WHAT TO DO:
(1) Transcribe verbatim the passage of the model training instructions below that opens with the words containing "The config, gpu, model" and closes with "the evaluation/testing data).".
(2) Resume the model training instructions below, picking up immediately after their final sentence.

== SELECTION ==

To start the actual training, execute

python train.py --config otf-iam-paper-fair [--gpu GPU_INDEX] [--model-date] [--model-epoch] [--no-trains] [--no-class] [--paper-notes] [--only-paper]

The config, gpu, model date and model epoch are similar to the text separation network. With --no-trans and --no-class you can skip training on either the recognizer or the classification part. With --paper-notes, you can add training on the extracted words of the Paper Notes dataset. With --only-paper, the models are only trained on the Paper Notes dataset. With the Paper Note options, you should also set --paper-note-path to the acording path if it deviates from ../paper-notes/data/words

Language Model

To create the language model, you need to download and place the brown / lob corpus in the folder data/raw/corpus. If you want to train on other files, you should check out build_corpus.py to see what's necessary (also if you want to adjust the path to the paper notes, which causes some words to be removed that are appearing in the evaluation/testing data).

===
== RECORDED INFORMATION ==

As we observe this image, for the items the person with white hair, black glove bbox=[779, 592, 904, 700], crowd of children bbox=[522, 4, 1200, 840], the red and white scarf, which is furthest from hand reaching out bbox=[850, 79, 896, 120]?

===

RESULTS IN ORDER:
(1)
The config, gpu, model date and model epoch are similar to the text separation network. With --no-trans and --no-class you can skip training on either the recognizer or the classification part. With --paper-notes, you can add training on the extracted words of the Paper Notes dataset. With --only-paper, the models are only trained on the Paper Notes dataset. With the Paper Note options, you should also set --paper-note-path to the acording path if it deviates from ../paper-notes/data/words

Language Model

To create the language model, you need to download and place the brown / lob corpus in the folder data/raw/corpus. If you want to train on other files, you should check out build_corpus.py to see what's necessary (also if you want to adjust the path to the paper notes, which causes some words to be removed that are appearing in the evaluation/testing data).

(2)
Run the following to create the corpus then:

python build_corpus.py

The corpus is then created as ./data/output/corpus.json. However, the corpus used in my thesis is also commited as data/corpus.json (this is the location where the Language Model will look for the corpus, so either replace that file or change the language model settings).

Word Detector, Paragraph Detector, Line Segmentation & Co

These models are currently trained by simply evaluation every parameter (see in the evaluation section below).

Running

Single Building Blocks

You can run the classifier, recognition network and separation network by themselve.

To run the text recognition network, use the following command:

python transcribe.py --gpu GPU_INDEX --config THE_CONFIGURATION_THAT_YOU_USED --model-date DATE_OF_MODEL --model-epoch MODEL_EPOCH --dataset DATASET

For the classification network, run this:

python runclass.py --gpu GPU_INDEX --config THE_CONFIGURATION_THAT_YOU_USED --model-date DATE_OF_MODEL --model-epoch MODEL_EPOCH --dataset DATASET

In all of these comands, you should replace the arguments accordingly:

  • --gpu either -1 for CPU or the gpu index
  • --config Which config you used to train the model
  • --model-date The date of the model (i.e. what it says in the folder name)
  • --model-epch The epoch you want to use
  • --dataset The dataset to use for running - e.g. iam-both-small

For the separation network, the parameters have the same meaning but are a bit less. You should only add --paper-note-path if the path deviates from ../paper-notes/data/final.

python run_separation.py --gpu GPU_INDEX --model-date MODEL_DATE --model-epoch MODEL_EPOCH [--paper-note-path PATH_TO_PAPER_NOTES_FOLDER]

You will find the ouput in the predictions folder.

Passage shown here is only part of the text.